FTSE Asia/Pacific ex Japan:
221.90 from 222.66
The continued rise of oil prices weighed on Asian Pacific markets during the first half of the week. However, these losses were reversed thanks to solid gains in the technology sector. The Australian market hit record highs, supported by news that mining company BHP Billiton had won a $3.2bn contract to supply China with additional iron ore. The deal also underlined the ongoing Chinese demand for natural resources. Elsewhere, Taiwan’s central bank raised interest rates by 25bps for the first time in four years, in order to quell inflationary pressure in Asia’s sixth-biggest economy.

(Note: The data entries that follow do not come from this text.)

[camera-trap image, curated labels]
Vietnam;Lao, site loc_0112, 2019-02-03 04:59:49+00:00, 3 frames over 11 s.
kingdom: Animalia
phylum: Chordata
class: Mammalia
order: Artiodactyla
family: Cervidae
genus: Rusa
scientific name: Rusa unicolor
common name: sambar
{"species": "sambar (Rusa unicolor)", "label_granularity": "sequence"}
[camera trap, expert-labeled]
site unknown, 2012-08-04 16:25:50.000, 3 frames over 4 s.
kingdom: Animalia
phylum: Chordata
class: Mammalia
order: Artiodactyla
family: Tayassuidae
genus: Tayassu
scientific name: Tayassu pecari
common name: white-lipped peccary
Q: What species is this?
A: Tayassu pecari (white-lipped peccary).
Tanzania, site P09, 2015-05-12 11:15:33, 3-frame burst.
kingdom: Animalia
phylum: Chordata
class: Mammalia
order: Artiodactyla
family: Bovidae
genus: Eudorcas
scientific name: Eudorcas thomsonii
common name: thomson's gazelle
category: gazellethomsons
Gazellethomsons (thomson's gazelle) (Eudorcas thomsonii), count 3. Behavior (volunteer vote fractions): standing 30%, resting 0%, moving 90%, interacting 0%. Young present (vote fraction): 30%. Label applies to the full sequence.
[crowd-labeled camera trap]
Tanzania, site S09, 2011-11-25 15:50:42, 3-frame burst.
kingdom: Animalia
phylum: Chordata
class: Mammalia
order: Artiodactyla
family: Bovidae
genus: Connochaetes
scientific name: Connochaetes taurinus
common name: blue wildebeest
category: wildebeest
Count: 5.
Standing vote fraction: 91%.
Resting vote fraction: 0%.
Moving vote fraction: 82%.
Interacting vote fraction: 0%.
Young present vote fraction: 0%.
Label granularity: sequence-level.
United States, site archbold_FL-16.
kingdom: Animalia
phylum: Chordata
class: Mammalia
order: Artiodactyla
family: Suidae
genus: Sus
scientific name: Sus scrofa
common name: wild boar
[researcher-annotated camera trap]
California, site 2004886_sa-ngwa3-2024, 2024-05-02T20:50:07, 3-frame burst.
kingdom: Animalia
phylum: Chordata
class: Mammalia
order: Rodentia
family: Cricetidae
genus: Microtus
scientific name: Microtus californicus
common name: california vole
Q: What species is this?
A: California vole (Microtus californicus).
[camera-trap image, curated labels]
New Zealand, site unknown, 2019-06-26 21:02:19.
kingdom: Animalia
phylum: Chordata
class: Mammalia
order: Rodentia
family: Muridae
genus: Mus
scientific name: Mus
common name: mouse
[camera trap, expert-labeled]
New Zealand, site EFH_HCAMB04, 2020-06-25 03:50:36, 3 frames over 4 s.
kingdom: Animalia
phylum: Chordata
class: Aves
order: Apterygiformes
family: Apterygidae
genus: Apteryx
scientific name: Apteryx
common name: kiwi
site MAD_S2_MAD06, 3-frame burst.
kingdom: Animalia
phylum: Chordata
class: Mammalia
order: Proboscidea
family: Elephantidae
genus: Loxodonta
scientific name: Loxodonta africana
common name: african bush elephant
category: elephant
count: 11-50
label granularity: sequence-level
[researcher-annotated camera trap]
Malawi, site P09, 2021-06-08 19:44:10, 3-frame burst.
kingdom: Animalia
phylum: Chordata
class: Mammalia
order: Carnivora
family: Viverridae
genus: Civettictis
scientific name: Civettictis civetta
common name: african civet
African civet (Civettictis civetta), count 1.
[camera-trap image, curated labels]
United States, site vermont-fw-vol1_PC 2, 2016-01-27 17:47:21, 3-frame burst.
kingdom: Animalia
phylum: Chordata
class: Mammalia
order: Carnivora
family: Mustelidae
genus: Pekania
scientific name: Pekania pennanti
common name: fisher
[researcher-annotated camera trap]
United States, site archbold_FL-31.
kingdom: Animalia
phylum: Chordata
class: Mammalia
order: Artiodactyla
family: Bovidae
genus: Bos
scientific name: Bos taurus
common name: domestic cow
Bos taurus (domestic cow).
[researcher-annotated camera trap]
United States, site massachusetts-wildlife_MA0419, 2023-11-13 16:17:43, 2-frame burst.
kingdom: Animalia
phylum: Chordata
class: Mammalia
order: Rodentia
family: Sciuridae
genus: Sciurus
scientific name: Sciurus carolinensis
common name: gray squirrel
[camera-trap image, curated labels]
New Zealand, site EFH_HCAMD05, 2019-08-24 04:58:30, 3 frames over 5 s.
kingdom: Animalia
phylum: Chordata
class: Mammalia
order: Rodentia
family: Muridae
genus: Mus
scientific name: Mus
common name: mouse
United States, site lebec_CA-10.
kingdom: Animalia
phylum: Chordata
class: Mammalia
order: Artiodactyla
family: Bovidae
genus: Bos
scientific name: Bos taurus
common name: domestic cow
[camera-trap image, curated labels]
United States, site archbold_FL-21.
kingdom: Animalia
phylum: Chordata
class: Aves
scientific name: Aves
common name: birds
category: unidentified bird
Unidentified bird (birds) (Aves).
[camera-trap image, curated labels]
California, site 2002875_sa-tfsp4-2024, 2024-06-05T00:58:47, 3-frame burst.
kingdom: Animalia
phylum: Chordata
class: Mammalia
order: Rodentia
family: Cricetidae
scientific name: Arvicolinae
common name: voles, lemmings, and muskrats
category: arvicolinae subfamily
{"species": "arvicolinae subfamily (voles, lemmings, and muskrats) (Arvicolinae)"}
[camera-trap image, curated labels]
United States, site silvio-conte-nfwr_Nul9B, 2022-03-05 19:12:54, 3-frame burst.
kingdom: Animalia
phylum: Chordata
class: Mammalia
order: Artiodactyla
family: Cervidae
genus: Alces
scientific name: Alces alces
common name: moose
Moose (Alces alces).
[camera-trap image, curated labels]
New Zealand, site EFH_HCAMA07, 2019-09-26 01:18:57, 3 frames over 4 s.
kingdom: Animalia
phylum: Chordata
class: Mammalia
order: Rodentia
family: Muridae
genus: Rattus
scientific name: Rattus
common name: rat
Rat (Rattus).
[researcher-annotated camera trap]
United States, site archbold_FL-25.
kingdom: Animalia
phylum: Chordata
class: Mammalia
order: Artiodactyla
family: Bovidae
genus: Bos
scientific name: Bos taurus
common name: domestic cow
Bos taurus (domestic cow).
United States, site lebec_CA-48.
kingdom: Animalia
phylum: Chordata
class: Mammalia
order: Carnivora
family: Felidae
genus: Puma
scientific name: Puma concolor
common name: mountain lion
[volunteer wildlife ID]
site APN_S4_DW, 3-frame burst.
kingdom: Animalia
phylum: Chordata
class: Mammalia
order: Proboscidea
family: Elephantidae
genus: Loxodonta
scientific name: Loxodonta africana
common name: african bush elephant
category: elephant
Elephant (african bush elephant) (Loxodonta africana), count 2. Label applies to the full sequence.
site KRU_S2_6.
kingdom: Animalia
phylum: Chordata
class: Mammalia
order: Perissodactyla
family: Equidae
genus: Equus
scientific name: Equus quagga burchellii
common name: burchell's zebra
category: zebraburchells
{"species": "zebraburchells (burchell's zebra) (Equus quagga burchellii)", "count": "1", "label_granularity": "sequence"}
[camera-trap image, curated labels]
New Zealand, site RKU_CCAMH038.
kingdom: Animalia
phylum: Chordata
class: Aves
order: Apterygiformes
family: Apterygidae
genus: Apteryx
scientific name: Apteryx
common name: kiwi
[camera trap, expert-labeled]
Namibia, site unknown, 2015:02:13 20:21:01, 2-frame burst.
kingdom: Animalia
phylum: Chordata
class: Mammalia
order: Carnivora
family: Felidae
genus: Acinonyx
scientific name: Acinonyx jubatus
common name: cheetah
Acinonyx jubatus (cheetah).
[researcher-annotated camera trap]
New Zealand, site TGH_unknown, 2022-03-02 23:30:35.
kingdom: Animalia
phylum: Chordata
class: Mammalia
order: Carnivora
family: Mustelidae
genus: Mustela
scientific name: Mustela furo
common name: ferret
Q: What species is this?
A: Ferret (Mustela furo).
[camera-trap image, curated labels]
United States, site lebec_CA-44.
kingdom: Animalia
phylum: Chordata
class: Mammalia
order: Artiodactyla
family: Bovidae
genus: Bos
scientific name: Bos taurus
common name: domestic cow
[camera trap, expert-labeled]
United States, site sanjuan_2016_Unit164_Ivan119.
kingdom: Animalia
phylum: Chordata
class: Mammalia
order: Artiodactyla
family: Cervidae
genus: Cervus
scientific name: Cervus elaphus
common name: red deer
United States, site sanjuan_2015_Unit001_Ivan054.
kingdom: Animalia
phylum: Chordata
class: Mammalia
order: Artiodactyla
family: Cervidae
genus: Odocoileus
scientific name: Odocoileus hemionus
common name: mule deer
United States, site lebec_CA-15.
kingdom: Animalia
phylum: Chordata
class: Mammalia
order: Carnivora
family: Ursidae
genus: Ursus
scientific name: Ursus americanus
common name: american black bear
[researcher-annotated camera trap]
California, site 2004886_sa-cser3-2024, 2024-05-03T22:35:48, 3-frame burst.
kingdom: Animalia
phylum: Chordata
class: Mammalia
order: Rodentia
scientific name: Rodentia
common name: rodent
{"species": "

Nikkei 225: 10985 from 10895
The Japanese market snapped a nine-day losing streak on Wednesday, prompted by a retreat in oil prices and an upbeat revision of US GDP figures for Q2. A raft of Japanese economic data released last week gave a mixed picture of the health of the domestic economy. Investor confidence was initially hit by news that retail sales fell marginally more than forecast in August, affected by adverse weather conditions.

However, the market was given a lift when the Bank of Japan’s closely watched Tankan business sentiment survey showed that confidence among large manufacturers was stronger than expected. In addition, domestic industrial production rose in August for the first time since May, although it fell short of targets.